**TO DO**
Every line of the records below should be restated exactly.

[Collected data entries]
______________________________

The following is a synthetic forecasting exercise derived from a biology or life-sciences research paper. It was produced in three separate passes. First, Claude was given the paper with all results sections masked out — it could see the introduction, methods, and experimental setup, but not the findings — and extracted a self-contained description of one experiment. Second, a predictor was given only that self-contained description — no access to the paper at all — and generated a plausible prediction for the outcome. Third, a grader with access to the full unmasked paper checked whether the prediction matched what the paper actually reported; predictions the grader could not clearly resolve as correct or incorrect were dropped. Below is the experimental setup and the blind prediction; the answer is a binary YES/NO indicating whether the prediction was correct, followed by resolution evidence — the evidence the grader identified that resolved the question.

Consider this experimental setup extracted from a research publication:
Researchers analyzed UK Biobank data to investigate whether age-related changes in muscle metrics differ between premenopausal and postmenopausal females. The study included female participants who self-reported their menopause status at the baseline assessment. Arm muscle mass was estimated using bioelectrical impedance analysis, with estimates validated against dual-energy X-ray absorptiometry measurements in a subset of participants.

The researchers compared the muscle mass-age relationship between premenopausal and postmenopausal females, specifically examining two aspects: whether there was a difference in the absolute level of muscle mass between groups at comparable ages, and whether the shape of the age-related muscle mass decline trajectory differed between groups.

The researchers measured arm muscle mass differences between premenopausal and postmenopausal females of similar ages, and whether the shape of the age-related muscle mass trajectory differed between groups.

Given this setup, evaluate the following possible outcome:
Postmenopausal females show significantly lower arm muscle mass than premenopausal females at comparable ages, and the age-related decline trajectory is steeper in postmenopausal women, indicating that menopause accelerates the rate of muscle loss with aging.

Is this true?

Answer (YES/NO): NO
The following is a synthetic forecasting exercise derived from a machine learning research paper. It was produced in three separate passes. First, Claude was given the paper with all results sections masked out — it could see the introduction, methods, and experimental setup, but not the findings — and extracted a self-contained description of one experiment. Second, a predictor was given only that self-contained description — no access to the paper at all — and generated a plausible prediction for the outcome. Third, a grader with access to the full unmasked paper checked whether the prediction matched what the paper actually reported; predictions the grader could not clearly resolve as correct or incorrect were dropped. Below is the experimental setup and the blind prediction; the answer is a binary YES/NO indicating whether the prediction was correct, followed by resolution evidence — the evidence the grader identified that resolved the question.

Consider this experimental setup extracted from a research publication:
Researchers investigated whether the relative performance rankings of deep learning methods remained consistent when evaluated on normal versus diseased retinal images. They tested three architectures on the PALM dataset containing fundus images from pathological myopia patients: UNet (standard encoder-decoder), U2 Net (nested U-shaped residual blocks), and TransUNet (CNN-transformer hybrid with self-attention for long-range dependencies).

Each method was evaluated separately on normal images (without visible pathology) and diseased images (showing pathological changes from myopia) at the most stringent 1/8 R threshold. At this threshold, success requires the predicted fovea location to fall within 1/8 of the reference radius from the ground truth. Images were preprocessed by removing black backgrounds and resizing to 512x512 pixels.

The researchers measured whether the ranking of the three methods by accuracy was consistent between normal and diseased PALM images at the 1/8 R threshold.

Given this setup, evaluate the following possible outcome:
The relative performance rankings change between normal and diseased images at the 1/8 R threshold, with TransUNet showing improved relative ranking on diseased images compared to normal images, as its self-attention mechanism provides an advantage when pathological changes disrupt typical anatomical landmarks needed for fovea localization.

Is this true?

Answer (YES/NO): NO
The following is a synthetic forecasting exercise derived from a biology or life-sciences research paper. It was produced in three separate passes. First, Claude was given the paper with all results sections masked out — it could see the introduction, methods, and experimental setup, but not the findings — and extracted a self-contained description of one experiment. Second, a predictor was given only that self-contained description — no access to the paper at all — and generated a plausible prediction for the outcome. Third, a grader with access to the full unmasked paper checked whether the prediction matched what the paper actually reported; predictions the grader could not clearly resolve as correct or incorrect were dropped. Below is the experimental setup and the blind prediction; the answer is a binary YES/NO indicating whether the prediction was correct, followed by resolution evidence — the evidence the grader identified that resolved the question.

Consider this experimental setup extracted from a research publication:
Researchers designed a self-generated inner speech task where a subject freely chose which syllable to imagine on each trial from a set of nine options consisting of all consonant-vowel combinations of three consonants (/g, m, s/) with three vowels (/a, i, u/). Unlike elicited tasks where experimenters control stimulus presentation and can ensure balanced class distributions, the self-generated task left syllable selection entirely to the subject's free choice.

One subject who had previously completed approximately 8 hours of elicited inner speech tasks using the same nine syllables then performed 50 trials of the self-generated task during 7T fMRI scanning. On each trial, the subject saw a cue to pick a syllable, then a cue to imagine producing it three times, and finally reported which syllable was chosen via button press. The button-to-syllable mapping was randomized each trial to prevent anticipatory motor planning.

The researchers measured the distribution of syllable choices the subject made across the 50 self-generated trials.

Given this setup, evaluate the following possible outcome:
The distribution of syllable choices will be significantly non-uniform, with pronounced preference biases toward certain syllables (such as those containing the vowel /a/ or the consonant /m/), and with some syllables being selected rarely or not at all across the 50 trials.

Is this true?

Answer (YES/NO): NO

______________________________

**RESPONSE TO THE EXERCISE**
The following is a synthetic forecasting exercise derived from a biology or life-sciences research paper. It was produced in three separate passes. First, Claude was given the paper with all results sections masked out — it could see the introduction, methods, and experimental setup, but not the findings — and extracted a self-contained description of one experiment. Second, a predictor was given only that self-contained description — no access to the paper at all — and generated a plausible prediction for the outcome. Third, a grader with access to the full unmasked paper checked whether the prediction matched what the paper actually reported; predictions the grader could not clearly resolve as correct or incorrect were dropped. Below is the experimental setup and the blind prediction; the answer is a binary YES/NO indicating whether the prediction was correct, followed by resolution evidence — the evidence the grader identified that resolved the question.

Consider this experimental setup extracted from a research publication:
Researchers analyzed UK Biobank data to investigate whether age-related changes in muscle metrics differ between premenopausal and postmenopausal females. The study included female participants who self-reported their menopause status at the baseline assessment. Arm muscle mass was estimated using bioelectrical impedance analysis, with estimates validated against dual-energy X-ray absorptiometry measurements in a subset of participants.

The researchers compared the muscle mass-age relationship between premenopausal and postmenopausal females, specifically examining two aspects: whether there was a difference in the absolute level of muscle mass between groups at comparable ages, and whether the shape of the age-related muscle mass decline trajectory differed between groups.

The researchers measured arm muscle mass differences between premenopausal and postmenopausal females of similar ages, and whether the shape of the age-related muscle mass trajectory differed between groups.

Given this setup, evaluate the following possible outcome:
Postmenopausal females show significantly lower arm muscle mass than premenopausal females at comparable ages, and the age-related decline trajectory is steeper in postmenopausal women, indicating that menopause accelerates the rate of muscle loss with aging.

Is this true?

Answer (YES/NO): NO
The following is a synthetic forecasting exercise derived from a machine learning research paper. It was produced in three separate passes. First, Claude was given the paper with all results sections masked out — it could see the introduction, methods, and experimental setup, but not the findings — and extracted a self-contained description of one experiment. Second, a predictor was given only that self-contained description — no access to the paper at all — and generated a plausible prediction for the outcome. Third, a grader with access to the full unmasked paper checked whether the prediction matched what the paper actually reported; predictions the grader could not clearly resolve as correct or incorrect were dropped. Below is the experimental setup and the blind prediction; the answer is a binary YES/NO indicating whether the prediction was correct, followed by resolution evidence — the evidence the grader identified that resolved the question.

Consider this experimental setup extracted from a research publication:
Researchers investigated whether the relative performance rankings of deep learning methods remained consistent when evaluated on normal versus diseased retinal images. They tested three architectures on the PALM dataset containing fundus images from pathological myopia patients: UNet (standard encoder-decoder), U2 Net (nested U-shaped residual blocks), and TransUNet (CNN-transformer hybrid with self-attention for long-range dependencies).

Each method was evaluated separately on normal images (without visible pathology) and diseased images (showing pathological changes from myopia) at the most stringent 1/8 R threshold. At this threshold, success requires the predicted fovea location to fall within 1/8 of the reference radius from the ground truth. Images were preprocessed by removing black backgrounds and resizing to 512x512 pixels.

The researchers measured whether the ranking of the three methods by accuracy was consistent between normal and diseased PALM images at the 1/8 R threshold.

Given this setup, evaluate the following possible outcome:
The relative performance rankings change between normal and diseased images at the 1/8 R threshold, with TransUNet showing improved relative ranking on diseased images compared to normal images, as its self-attention mechanism provides an advantage when pathological changes disrupt typical anatomical landmarks needed for fovea localization.

Is this true?

Answer (YES/NO): NO
The following is a synthetic forecasting exercise derived from a biology or life-sciences research paper. It was produced in three separate passes. First, Claude was given the paper with all results sections masked out — it could see the introduction, methods, and experimental setup, but not the findings — and extracted a self-contained description of one experiment. Second, a predictor was given only that self-contained description — no access to the paper at all — and generated a plausible prediction for the outcome. Third, a grader with access to the full unmasked paper checked whether the prediction matched what the paper actually reported; predictions the grader could not clearly resolve as correct or incorrect were dropped. Below is the experimental setup and the blind prediction; the answer is a binary YES/NO indicating whether the prediction was correct, followed by resolution evidence — the evidence the grader identified that resolved the question.

Consider this experimental setup extracted from a research publication:
Researchers designed a self-generated inner speech task where a subject freely chose which syllable to imagine on each trial from a set of nine options consisting of all consonant-vowel combinations of three consonants (/g, m, s/) with three vowels (/a, i, u/). Unlike elicited tasks where experimenters control stimulus presentation and can ensure balanced class distributions, the self-generated task left syllable selection entirely to the subject's free choice.

One subject who had previously completed approximately 8 hours of elicited inner speech tasks using the same nine syllables then performed 50 trials of the self-generated task during 7T fMRI scanning. On each trial, the subject saw a cue to pick a syllable, then a cue to imagine producing it three times, and finally reported which syllable was chosen via button press. The button-to-syllable mapping was randomized each trial to prevent anticipatory motor planning.

The researchers measured the distribution of syllable choices the subject made across the 50 self-generated trials.

Given this setup, evaluate the following possible outcome:
The distribution of syllable choices will be significantly non-uniform, with pronounced preference biases toward certain syllables (such as those containing the vowel /a/ or the consonant /m/), and with some syllables being selected rarely or not at all across the 50 trials.

Is this true?

Answer (YES/NO): NO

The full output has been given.